Written request:
Convert the listing below into a JSON list of strings with one string per line, leaving out blank lines.

(Raw listing)
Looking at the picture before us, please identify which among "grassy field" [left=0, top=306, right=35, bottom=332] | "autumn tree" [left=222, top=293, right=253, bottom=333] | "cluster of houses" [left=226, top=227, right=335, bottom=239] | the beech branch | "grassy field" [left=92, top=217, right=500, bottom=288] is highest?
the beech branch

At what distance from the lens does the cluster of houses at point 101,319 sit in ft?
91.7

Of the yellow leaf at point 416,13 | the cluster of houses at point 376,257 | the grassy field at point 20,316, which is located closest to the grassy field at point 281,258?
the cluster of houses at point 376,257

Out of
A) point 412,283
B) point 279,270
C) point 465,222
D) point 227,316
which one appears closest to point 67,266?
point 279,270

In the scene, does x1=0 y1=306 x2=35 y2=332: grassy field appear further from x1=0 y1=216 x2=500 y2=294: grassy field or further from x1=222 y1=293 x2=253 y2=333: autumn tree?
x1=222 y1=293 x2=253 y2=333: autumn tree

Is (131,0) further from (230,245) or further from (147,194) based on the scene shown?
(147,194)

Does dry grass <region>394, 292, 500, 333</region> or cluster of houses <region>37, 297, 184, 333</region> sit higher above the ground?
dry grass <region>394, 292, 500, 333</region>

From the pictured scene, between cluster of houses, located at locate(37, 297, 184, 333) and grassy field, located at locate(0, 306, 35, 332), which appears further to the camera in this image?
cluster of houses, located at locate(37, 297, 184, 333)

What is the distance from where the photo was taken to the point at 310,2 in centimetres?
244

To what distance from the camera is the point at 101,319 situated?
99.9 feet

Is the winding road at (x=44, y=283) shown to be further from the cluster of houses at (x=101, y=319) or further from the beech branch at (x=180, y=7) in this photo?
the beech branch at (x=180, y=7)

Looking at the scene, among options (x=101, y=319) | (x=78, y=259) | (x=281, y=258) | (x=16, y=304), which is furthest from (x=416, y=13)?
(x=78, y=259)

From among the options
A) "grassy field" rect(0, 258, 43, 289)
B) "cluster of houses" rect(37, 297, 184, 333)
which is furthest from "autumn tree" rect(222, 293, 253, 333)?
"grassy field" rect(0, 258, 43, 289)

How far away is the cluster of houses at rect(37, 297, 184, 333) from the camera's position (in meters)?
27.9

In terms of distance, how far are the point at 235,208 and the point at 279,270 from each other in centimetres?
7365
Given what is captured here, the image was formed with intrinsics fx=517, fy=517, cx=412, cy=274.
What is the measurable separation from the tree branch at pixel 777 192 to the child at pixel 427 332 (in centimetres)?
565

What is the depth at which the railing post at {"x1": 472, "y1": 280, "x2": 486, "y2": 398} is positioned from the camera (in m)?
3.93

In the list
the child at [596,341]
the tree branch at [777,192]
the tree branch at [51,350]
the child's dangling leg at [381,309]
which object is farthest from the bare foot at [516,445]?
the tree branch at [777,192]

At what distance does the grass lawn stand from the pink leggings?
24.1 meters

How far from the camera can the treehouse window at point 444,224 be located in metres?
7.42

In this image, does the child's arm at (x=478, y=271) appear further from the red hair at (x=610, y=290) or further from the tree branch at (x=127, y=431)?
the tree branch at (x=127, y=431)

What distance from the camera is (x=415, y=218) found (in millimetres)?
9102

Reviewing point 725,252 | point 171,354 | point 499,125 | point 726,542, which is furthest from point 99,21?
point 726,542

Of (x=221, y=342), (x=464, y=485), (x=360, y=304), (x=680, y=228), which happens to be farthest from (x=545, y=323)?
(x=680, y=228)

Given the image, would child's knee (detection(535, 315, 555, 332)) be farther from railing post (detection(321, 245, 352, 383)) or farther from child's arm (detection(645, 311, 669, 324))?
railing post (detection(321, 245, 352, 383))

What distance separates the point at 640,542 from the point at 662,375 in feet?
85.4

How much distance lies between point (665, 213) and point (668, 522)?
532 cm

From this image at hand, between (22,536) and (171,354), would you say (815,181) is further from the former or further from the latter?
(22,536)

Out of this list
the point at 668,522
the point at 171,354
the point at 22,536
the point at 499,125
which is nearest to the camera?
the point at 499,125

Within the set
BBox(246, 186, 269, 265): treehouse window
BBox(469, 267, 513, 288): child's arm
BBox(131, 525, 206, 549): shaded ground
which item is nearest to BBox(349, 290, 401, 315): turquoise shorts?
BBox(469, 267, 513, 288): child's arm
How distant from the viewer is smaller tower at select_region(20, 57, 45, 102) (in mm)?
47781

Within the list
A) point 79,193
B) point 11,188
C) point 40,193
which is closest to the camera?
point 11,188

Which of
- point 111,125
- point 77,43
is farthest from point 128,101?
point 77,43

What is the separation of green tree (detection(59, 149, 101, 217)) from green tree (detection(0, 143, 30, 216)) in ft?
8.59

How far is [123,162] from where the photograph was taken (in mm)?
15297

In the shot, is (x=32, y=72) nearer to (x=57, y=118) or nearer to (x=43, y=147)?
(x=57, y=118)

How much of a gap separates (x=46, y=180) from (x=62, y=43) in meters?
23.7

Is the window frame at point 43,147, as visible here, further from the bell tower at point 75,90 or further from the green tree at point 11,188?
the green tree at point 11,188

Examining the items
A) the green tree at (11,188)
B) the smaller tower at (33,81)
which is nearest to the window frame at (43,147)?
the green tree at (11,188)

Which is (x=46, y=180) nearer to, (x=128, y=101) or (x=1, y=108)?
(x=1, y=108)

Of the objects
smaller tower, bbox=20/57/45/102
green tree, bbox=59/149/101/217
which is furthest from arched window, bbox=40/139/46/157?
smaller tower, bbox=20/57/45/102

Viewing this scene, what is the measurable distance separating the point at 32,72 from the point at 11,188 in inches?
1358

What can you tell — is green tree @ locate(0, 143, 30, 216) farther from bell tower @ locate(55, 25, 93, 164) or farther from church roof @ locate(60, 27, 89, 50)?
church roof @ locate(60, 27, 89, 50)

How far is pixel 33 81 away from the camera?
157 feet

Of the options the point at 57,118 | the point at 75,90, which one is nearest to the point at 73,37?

Expected output:
[
  "Looking at the picture before us, please identify which among \"grassy field\" [left=0, top=306, right=35, bottom=332] | \"autumn tree\" [left=222, top=293, right=253, bottom=333] | \"cluster of houses\" [left=226, top=227, right=335, bottom=239] | the beech branch | \"grassy field\" [left=92, top=217, right=500, bottom=288] is highest?",
  "the beech branch",
  "At what distance from the lens does the cluster of houses at point 101,319 sit in ft?",
  "91.7",
  "Of the yellow leaf at point 416,13 | the cluster of houses at point 376,257 | the grassy field at point 20,316, which is located closest to the grassy field at point 281,258?",
  "the cluster of houses at point 376,257",
  "Out of",
  "A) point 412,283",
  "B) point 279,270",
  "C) point 465,222",
  "D) point 227,316",
  "which one appears closest to point 67,266?",
  "point 279,270",
  "In the scene, does x1=0 y1=306 x2=35 y2=332: grassy field appear further from x1=0 y1=216 x2=500 y2=294: grassy field or further from x1=222 y1=293 x2=253 y2=333: autumn tree?",
  "x1=222 y1=293 x2=253 y2=333: autumn tree",
  "Is (131,0) further from (230,245) or further from (147,194) based on the scene shown?",
  "(147,194)",
  "Does dry grass <region>394, 292, 500, 333</region> or cluster of houses <region>37, 297, 184, 333</region> sit higher above the ground?",
  "dry grass <region>394, 292, 500, 333</region>",
  "From the pictured scene, between cluster of houses, located at locate(37, 297, 184, 333) and grassy field, located at locate(0, 306, 35, 332), which appears further to the camera in this image?",
  "cluster of houses, located at locate(37, 297, 184, 333)",
  "What is the distance from where the photo was taken to the point at 310,2 in centimetres?",
  "244",
  "To what distance from the camera is the point at 101,319 situated?",
  "99.9 feet",
  "Is the winding road at (x=44, y=283) shown to be further from the cluster of houses at (x=101, y=319) or further from the beech branch at (x=180, y=7) in this photo?",
  "the beech branch at (x=180, y=7)",
  "Looking at the scene, among options (x=101, y=319) | (x=78, y=259) | (x=281, y=258) | (x=16, y=304), which is furthest from (x=416, y=13)?",
  "(x=78, y=259)",
  "From among the options",
  "A) \"grassy field\" rect(0, 258, 43, 289)",
  "B) \"cluster of houses\" rect(37, 297, 184, 333)",
  "which is furthest from \"autumn tree\" rect(222, 293, 253, 333)?",
  "\"grassy field\" rect(0, 258, 43, 289)",
  "How far away is the cluster of houses at rect(37, 297, 184, 333) from the camera's position (in meters)?",
  "27.9",
  "In terms of distance, how far are the point at 235,208 and the point at 279,270 from each other in centimetres?",
  "7365",
  "Given what is captured here, the image was formed with intrinsics fx=517, fy=517, cx=412, cy=274.",
  "What is the measurable separation from the tree branch at pixel 777 192 to the child at pixel 427 332 (in centimetres)?",
  "565",
  "What is the depth at which the railing post at {\"x1\": 472, \"y1\": 280, \"x2\": 486, \"y2\": 398} is positioned from the camera (in m)?",
  "3.93",
  "In the list",
  "the child at [596,341]",
  "the tree branch at [777,192]",
  "the tree branch at [51,350]",
  "the child's dangling leg at [381,309]",
  "which object is farthest from the bare foot at [516,445]?",
  "the tree branch at [777,192]",
  "At what distance does the grass lawn stand from the pink leggings?",
  "24.1 meters",
  "How far from the camera can the treehouse window at point 444,224 be located in metres?",
  "7.42",
  "In this image, does the child's arm at (x=478, y=271) appear further from the red hair at (x=610, y=290) or further from the tree branch at (x=127, y=431)?",
  "the tree branch at (x=127, y=431)",
  "What distance from the camera is (x=415, y=218) found (in millimetres)?",
  "9102",
  "Reviewing point 725,252 | point 171,354 | point 499,125 | point 726,542, which is furthest from point 99,21?",
  "point 726,542",
  "Of (x=221, y=342), (x=464, y=485), (x=360, y=304), (x=680, y=228), which happens to be farthest from (x=545, y=323)?",
  "(x=680, y=228)",
  "Given the image, would child's knee (detection(535, 315, 555, 332)) be farther from railing post (detection(321, 245, 352, 383)) or farther from child's arm (detection(645, 311, 669, 324))?",
  "railing post (detection(321, 245, 352, 383))",
  "What distance separates the point at 640,542 from the point at 662,375 in feet?",
  "85.4",
  "How much distance lies between point (665, 213) and point (668, 522)?",
  "532 cm",
  "From this image at hand, between (22,536) and (171,354), would you say (815,181) is further from the former or further from the latter?",
  "(22,536)",
  "Out of this list",
  "the point at 668,522",
  "the point at 171,354",
  "the point at 22,536",
  "the point at 499,125",
  "which is nearest to the camera?",
  "the point at 499,125",
  "Within the set",
  "BBox(246, 186, 269, 265): treehouse window",
  "BBox(469, 267, 513, 288): child's arm",
  "BBox(131, 525, 206, 549): shaded ground",
  "which item is nearest to BBox(349, 290, 401, 315): turquoise shorts?",
  "BBox(469, 267, 513, 288): child's arm",
  "How distant from the viewer is smaller tower at select_region(20, 57, 45, 102) (in mm)?",
  "47781",
  "Within the list",
  "A) point 79,193",
  "B) point 11,188",
  "C) point 40,193",
  "which is closest to the camera?",
  "point 11,188",
  "Which of",
  "- point 111,125",
  "- point 77,43",
  "is farthest from point 128,101?",
  "point 77,43",
  "What is the separation of green tree (detection(59, 149, 101, 217)) from green tree (detection(0, 143, 30, 216)) in ft?",
  "8.59",
  "How far is [123,162] from where the photograph was taken (in mm)?",
  "15297",
  "In the shot, is (x=32, y=72) nearer to (x=57, y=118) or nearer to (x=43, y=147)?",
  "(x=57, y=118)",
  "How much of a gap separates (x=46, y=180) from (x=62, y=43) in meters?",
  "23.7",
  "Is the window frame at point 43,147, as visible here, further from the bell tower at point 75,90 or further from the green tree at point 11,188?",
  "the green tree at point 11,188",
  "Examining the items",
  "A) the green tree at (11,188)",
  "B) the smaller tower at (33,81)",
  "which is nearest to the window frame at (43,147)?",
  "the green tree at (11,188)",
  "Which is (x=46, y=180) nearer to, (x=128, y=101) or (x=1, y=108)?",
  "(x=1, y=108)",
  "Of the objects",
  "smaller tower, bbox=20/57/45/102",
  "green tree, bbox=59/149/101/217",
  "which is furthest from arched window, bbox=40/139/46/157?",
  "smaller tower, bbox=20/57/45/102",
  "Viewing this scene, what is the measurable distance separating the point at 32,72 from the point at 11,188 in inches?",
  "1358",
  "What can you tell — is green tree @ locate(0, 143, 30, 216) farther from bell tower @ locate(55, 25, 93, 164) or farther from church roof @ locate(60, 27, 89, 50)?",
  "church roof @ locate(60, 27, 89, 50)",
  "How far is pixel 33 81 away from the camera?",
  "157 feet",
  "Of the options the point at 57,118 | the point at 75,90, which one is nearest to the point at 73,37?"
]